I've played with this idea before, but here's one interesting tweak I like:
Mutually buy-outable contracts. Something like at any time, either party can pay 25% of the remaining total salary and the contract is completely wiped off the books.
For example...
A. Stupid, overzealous owner/GM signs Player X for 5 years, 100 million. After year 1, realizes it's a major mistake. There are 4 years, 80 million remaining, so the team can pay a lump sum of 20 million to Player X, and BOOM. Off the cap. Player X is a free agent; renegotiations possible to reach fair, mutually beneficial agreement. The team saves 60 million overall and have cap flexibility for that year.
B. Player is off his rookie contract and signs 5 year, 20 million dollar extension. Starter ahead of him gets injured, he steps into the lineup, does great. So he's got 4 years, 16 million left. He can pay 4 million to the team to void his contract and become a free agent. May renegotiate with same team to reach fair agreement.
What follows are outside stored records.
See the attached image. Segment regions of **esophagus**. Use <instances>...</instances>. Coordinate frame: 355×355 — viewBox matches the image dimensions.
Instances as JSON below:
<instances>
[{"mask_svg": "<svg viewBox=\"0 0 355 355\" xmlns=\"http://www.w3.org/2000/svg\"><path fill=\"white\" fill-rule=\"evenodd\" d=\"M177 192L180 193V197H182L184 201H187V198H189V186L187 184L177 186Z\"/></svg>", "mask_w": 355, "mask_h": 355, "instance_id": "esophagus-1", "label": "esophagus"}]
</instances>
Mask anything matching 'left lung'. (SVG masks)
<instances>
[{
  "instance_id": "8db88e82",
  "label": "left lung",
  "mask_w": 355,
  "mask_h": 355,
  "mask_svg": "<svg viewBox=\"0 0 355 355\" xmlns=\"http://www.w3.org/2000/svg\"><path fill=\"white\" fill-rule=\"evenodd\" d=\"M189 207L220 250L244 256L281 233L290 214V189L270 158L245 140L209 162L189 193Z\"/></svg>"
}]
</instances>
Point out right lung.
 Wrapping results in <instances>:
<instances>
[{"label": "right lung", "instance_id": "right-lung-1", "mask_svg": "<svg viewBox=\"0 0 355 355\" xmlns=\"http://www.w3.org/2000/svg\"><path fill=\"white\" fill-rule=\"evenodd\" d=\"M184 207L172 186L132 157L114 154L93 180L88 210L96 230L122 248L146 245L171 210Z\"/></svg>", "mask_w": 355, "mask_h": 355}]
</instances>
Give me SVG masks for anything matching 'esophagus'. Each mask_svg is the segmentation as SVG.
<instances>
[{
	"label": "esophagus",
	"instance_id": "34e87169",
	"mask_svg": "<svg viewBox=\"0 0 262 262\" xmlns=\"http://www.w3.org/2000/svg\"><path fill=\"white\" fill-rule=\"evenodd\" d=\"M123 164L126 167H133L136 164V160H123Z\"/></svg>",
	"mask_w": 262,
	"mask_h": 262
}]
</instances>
Basically, it seems astonishingly unfair to have the owners be able to get rid of future salary obligations for overpaid players while underpaid players would have to fulfill such obligations. I think some type of the above scenario would help trend the league toward fair-value contracts, and only greatly over/underpaid players would have incentive to void contracts. Helps balance flexibility and crippling contract problems with continuity.